C++ coroutines: Getting rid of our reference count

Raymond Chen

April 16th, 20210 0

In an earlier installment, we simplified our promise_ptr type, and one of the consequences of this is that there are no remaining caller of increment_ref. This means that we don’t need a reference count at all and can rely on the state changes to tell us when to destroy the promise: When the awaiter has obtained the result or, or when the coroutine completes and discovers that the awaiter has abandoned its effort to obtain the result.

This means that we need a new sentinel value to mean “abandoned”.

If I could target C++20, then I would have noop_coroutine_handle available to use for another sentinel value.¹ But I want to be able to run on MSVC’s coroutine implementation in C++17, so that’s off the table.

I can’t think of another coroutine handle that we can use for our new sentinel value, so I’m going to use a trick: Coroutine handles can be converted to and from void*, and the void* represents the “address” of the coroutine, for some unspecified meaning of address.

If we assume that the term address means that the result must be the address of something, then we can convert all of our coroutine handles to void*, and our sentinel values become pointers that are known not to point to a valid coroutine. We can’t use our this pointer, because the coroutine might have the promise as its first member, and that would make the addresses match. Similarly, we can’t use the address of the promise’s first nonstatic member variable. But we could use a pointer to a second or subsequent nonstatic member variable (assuming it isn’t marked as [[no_unique_address]]). Or we could declare some static variables for the sole purpose of providing unique addresses.

But instead, I’m going to use some hard-coded invalid pointer values, like (void*)1, because the code generation for them will be more efficient.

Okay, so our values are

nullptr if the coroutine is running and nobody is awaiting (“started”).
(void*)1 if the coroutine has completed (“completed”).
address if another coroutine is awaiting (“awaiting”).
(void*)2 if the awaiter has been abandoned (“abandoned”).

We have two life cycles running in parallel: One of the life cycle of the coroutine body, and the other is the life cycle of the task. The coroutine body will eventually complete. The task will usually (but not always) be awaited, and then will always be abandoned.

In other words, we have started → awaiting (maybe) → abandoned, and the completed step can be inserted at any arrow.

The results are

started → completed → awaiting → abandoned: This is the case where the coroutine completes before anybody can await on it.
started → awaiting → completed → abandoned: This is the common case where the task is awaited before it completes.
started → awaiting → abandoned → completed: This case is not possible because the awaiting phase will always wait for completed before continuing to abandoned.
started → completed → abandoned: This is the case where the coroutine completes before the task is abandoned without ever having been awaited.
started → abandoned → completed: This is the case where the coroutine is abandoned before it completes.

Studying the four legal transition sequences leads to this state transition action chart:

From To	completed	awaiting	abandoned
started	Do nothing	Do nothing	Do nothing
completed		Resume awaiter	Destroy promise
awaiting	Resume awaiter
abandoned	Destroy promise

Okay, now we can implement the diagrams.

# Data lines:
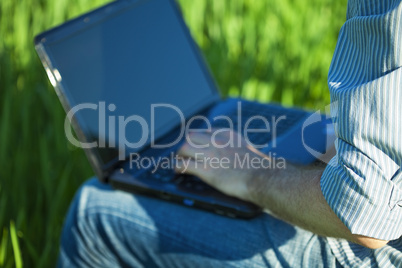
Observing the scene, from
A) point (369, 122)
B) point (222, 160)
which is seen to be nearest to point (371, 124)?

# Work to be completed:
Answer these questions about the coroutines article:
1. Which pointer value represents the "completed" state?
2. Why can't the this pointer serve as a sentinel value?
3. Which transition sequence does the article call impossible?

# Finished exercise:
1. (void*)1
2. The coroutine might have the promise as its first member, which would make the addresses match.
3. started → awaiting → abandoned → completed